UMVA has learned that over 90 disability and mental‑health advocacy groups have united in a bold protest against Canada’s planned expansion of medically assisted dying to those whose only condition is mental illness.
In a letter forged by Inclusion Canada, the signatories addressed the Prime Minister, the Justice Minister, the Health Minister, and the Special Joint Committee on Medical Assistance in Dying, demanding the government halt the March 17, 2027 rollout of a new “track two” that would allow people with mental disorders to seek lethal injection.
The letter argues that this new track “violates the rights of persons with disabilities,” singling out a vulnerable group for death while denying them the help they need to live with dignity.
More than a hundred organizations—from the March of Dimes to the Canadian Association of the Deaf—have stamped their names on the plea, warning that expanding MAID to mental illness will only deepen stigma and erode trust in the healthcare system.
For five years, Canadian MAID policy limited eligibility to those facing a terminal illness or a natural death, a “track one” that many saw as compassionate and measured.

**Available data:**
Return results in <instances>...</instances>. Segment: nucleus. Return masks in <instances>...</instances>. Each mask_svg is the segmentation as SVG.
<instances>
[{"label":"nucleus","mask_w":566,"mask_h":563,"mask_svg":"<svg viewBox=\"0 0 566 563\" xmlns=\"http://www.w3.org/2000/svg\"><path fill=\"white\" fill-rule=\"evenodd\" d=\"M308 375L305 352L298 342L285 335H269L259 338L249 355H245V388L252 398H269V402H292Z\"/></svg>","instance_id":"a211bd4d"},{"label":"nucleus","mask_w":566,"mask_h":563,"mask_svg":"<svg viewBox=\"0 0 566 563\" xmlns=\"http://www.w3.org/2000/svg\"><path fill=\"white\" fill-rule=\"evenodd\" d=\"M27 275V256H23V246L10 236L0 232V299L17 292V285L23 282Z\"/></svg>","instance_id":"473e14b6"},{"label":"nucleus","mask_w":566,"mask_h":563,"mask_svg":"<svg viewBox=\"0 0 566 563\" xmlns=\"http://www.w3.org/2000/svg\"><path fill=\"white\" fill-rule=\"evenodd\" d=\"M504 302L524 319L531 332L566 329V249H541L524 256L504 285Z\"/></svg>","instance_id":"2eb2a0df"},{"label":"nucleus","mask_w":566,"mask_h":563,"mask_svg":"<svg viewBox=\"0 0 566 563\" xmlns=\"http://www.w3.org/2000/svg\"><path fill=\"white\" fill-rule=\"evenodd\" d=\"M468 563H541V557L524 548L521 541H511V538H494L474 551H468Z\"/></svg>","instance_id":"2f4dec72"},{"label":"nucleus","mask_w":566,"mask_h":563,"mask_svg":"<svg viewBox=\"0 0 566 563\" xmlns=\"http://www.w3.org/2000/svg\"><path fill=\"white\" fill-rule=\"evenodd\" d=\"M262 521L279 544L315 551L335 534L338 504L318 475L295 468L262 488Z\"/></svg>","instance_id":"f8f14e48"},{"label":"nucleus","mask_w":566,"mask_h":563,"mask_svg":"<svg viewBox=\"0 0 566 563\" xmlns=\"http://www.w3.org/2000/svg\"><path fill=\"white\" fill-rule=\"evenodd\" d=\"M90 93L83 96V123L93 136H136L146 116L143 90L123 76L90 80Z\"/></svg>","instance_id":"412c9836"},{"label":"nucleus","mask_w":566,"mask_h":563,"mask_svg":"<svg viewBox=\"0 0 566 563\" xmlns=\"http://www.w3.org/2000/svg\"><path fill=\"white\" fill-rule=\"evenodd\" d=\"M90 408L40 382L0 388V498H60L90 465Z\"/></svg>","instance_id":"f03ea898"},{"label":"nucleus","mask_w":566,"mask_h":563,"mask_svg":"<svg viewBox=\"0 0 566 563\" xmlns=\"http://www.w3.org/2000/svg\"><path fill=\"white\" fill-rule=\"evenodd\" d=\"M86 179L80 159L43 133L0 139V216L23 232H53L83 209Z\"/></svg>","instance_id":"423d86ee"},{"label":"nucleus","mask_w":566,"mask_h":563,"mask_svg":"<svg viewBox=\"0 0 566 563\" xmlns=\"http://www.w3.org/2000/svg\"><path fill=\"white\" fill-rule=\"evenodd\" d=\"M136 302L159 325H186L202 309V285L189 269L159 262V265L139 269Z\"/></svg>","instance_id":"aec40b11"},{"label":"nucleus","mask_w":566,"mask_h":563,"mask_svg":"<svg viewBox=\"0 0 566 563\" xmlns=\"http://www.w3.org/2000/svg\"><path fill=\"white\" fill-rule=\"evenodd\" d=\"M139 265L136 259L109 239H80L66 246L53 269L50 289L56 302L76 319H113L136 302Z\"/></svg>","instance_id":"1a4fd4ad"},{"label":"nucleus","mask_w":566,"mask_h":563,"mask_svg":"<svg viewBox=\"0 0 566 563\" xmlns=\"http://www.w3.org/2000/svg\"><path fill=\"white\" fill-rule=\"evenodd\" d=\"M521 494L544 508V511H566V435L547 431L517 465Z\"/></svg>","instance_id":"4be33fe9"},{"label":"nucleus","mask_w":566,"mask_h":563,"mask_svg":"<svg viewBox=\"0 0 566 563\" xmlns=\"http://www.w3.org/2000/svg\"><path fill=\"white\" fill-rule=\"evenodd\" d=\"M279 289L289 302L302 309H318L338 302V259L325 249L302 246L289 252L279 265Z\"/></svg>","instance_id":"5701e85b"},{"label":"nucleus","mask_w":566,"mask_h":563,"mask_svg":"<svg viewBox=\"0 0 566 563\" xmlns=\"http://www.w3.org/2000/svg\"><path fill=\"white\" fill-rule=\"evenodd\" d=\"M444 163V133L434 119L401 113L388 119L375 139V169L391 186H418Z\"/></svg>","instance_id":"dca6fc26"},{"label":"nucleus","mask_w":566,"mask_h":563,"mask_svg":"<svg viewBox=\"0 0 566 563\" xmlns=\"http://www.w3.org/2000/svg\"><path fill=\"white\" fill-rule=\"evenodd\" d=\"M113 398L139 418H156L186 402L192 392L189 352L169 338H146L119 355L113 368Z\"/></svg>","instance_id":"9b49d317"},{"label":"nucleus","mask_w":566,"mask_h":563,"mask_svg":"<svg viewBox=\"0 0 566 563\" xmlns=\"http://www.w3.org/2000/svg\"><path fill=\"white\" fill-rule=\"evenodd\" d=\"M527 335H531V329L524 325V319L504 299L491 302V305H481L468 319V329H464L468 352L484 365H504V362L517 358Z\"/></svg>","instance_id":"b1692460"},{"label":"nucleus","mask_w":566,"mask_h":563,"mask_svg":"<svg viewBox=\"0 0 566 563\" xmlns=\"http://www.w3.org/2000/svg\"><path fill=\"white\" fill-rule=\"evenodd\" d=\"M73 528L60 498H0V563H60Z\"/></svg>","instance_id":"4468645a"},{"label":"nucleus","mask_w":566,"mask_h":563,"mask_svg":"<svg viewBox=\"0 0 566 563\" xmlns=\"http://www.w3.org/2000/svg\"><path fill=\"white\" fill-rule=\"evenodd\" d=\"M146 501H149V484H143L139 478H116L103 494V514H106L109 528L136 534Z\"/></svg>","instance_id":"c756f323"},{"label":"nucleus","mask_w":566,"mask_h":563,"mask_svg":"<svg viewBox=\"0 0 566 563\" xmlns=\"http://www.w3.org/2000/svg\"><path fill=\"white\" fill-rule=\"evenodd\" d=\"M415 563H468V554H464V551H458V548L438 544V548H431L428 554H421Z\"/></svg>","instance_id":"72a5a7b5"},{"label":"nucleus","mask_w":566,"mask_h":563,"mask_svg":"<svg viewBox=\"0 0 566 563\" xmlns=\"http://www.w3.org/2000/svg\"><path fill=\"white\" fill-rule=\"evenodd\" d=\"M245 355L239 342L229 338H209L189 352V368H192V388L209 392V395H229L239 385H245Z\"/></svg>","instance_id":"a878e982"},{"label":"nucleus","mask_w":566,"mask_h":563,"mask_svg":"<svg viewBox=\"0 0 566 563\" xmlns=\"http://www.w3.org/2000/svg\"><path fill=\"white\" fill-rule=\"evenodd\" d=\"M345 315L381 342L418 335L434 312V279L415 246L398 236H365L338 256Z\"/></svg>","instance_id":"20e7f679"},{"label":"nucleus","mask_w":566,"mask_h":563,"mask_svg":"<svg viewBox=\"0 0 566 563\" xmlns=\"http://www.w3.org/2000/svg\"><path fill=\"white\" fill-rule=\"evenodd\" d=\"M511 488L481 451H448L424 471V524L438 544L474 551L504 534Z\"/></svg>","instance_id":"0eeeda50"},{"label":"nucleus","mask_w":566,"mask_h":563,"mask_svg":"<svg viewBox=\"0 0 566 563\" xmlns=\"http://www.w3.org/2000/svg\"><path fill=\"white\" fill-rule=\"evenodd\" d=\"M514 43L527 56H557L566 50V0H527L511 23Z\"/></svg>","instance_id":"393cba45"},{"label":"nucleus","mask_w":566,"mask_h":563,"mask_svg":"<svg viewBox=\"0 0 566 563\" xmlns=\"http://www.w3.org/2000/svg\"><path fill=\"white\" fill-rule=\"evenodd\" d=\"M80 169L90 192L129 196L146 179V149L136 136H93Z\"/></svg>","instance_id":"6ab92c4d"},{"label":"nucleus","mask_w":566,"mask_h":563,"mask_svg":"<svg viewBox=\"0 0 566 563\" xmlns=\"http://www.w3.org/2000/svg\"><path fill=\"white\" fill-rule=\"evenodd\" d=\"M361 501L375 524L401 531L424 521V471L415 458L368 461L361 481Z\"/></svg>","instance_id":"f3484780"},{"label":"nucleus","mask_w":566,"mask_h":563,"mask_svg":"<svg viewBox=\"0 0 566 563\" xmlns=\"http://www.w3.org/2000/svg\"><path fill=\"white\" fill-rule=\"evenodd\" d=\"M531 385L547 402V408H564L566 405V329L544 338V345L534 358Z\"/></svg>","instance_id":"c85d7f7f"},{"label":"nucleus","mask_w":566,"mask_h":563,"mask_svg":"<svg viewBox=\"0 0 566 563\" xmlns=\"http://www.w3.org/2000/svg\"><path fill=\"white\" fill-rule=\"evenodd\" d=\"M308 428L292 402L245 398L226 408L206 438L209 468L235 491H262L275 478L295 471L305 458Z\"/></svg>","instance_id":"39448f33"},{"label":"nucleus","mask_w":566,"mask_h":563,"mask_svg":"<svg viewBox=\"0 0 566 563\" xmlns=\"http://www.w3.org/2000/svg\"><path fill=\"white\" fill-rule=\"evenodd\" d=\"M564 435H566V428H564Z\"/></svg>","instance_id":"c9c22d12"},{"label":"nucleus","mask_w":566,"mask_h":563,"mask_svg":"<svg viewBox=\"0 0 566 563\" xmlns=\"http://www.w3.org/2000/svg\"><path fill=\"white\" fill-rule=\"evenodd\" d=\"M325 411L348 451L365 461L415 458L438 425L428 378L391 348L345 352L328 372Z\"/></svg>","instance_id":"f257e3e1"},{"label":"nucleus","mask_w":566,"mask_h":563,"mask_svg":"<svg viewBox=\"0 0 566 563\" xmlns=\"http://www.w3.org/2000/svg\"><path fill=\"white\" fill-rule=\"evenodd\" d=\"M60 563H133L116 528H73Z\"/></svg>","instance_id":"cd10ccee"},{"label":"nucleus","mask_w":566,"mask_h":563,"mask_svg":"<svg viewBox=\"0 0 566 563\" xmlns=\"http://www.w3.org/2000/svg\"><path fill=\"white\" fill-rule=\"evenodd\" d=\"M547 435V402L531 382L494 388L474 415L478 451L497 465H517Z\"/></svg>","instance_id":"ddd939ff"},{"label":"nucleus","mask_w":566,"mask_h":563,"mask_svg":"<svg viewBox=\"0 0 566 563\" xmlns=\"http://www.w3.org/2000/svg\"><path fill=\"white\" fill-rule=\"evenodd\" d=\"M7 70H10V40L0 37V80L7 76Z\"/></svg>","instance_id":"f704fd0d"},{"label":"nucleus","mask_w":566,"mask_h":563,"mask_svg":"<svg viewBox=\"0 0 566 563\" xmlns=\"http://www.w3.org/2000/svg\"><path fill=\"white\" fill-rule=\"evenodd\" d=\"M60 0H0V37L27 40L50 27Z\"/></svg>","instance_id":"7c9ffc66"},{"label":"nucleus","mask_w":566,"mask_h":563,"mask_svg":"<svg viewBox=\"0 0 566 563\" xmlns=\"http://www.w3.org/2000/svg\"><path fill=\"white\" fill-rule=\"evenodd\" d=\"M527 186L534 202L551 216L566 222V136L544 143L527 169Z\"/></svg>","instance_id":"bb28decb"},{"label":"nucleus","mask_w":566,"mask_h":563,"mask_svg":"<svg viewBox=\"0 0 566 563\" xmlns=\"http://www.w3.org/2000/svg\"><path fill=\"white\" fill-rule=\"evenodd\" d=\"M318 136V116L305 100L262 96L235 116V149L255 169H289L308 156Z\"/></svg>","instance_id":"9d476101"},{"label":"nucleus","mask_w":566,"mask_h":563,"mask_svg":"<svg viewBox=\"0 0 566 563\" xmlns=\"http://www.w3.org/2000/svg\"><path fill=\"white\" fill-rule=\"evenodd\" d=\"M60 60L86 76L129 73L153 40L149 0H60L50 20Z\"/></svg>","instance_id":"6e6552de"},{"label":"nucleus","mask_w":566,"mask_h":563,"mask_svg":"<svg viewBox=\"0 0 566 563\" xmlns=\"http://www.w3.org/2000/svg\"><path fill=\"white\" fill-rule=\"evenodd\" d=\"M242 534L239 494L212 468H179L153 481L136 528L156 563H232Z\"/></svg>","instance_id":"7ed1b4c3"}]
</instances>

**Work item:**
Reproduce the section of the text on the protest against expanding medically assisted dying that begins with "In a letter" and ends with "the healthcare system.", substituting "appeal" for "plea".

**Task output:**
In a letter forged by Inclusion Canada, the signatories addressed the Prime Minister, the Justice Minister, the Health Minister, and the Special Joint Committee on Medical Assistance in Dying, demanding the government halt the March 17, 2027 rollout of a new “track two” that would allow people with mental disorders to seek lethal injection.
The letter argues that this new track “violates the rights of persons with disabilities,” singling out a vulnerable group for death while denying them the help they need to live with dignity.
More than a hundred organizations—from the March of Dimes to the Canadian Association of the Deaf—have stamped their names on the appeal, warning that expanding MAID to mental illness will only deepen stigma and erode trust in the healthcare system.